Crawls a website and harvests email addresses. Email addresses are identified from <a href="mailto:...">
tags, or text that matches common email format of user@domain.tld
It will crawl a site by following new internal links in a breadth-first search. Logs each URL it visits in a .log file. URLs that end with a common file extension like .jpg, .mov, .zip, etc are ignored, because they are most likely not text/html content and will not have any mailto: links. Results are saved to a .csv file with the columns:
- Email - The email address found
- Text - The text content of the mailto: link
- Context - The nearest or most likely descriptive text or heading in relation the the email address
- URL - The URL it was extracted from
Usage example: python .\src\emailharvester.py https://example.com/
An existing .log file for a domain will inform the script of pages it has already completely crawled, so you can restart a crawl in progress. To completely restart a crawl, delete or rename the .log and .csv files.
Progress will be printed to the console when a page crawl begins, when an email is found, and a summary table is displayed when a page crawl completes:
Now crawling https://www.example.com/
...
Found new email address: public-outreach@example.com
Found new email address: Manager@example.com
Completed crawling about/economicdevelopment.asp:
146 total links.
0 newly discovered.
104 already crawled.
42 excluded.
1 new emails found.
1 existing emails skipped.
Completed crawling /about/contact:
144 total links.
0 newly discovered.
104 already crawled.
40 excluded.
0 new emails found.
0 existing emails skipped.
...
Done. Visited 134 new URLs and skipped 322 existing.

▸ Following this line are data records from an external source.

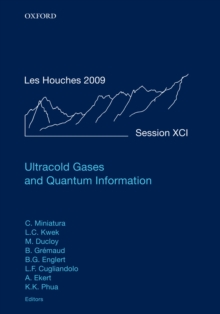 OXFORD

Les Houches 2009

Session XCI

Ultracold Gases and Quantum Information

C. Miniatura
L.C. Kwek
M. Ducloy
B. Grémaud
B.G. Englert
L.F. Cugliandolo
A. Ekert
K.K. Phua
Editors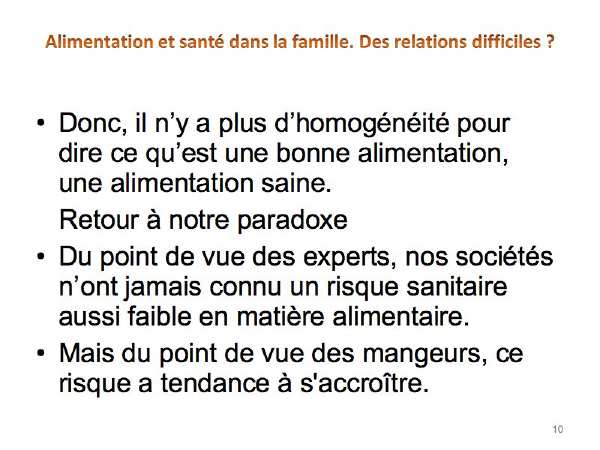 Alimentation et santé dans la famille. Des relations difficiles ?

• Donc, il n’y a plus d’homogénéité pour dire ce qu’est une bonne alimentation, une alimentation saine.

Retour à notre paradoxe

• Du point de vue des experts, nos sociétés n’ont jamais connu un risque sanitaire aussi faible en matière alimentaire.

• Mais du point de vue des mangeurs, ce risque a tendance à s'accroître.

10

Found 92 total email addresses, 34 new.
Duration: 0 days, 0 hrs, 2 mins and 30 secs
You could run several crawls seqentiually by calling the program with many different urls in a single .bat file, and pipe the Enter key to continue when the script pauses at the end of a run. For example if you use the released .exe, create multisite.bat
with the following contents:
echo/|call emailaddressharvester.exe https://example.com
echo/|call emailaddressharvester.exe https://example2.com
emailaddressharvester.exe https://example3.com
Then double-click it. Results will be saved to separate files per site.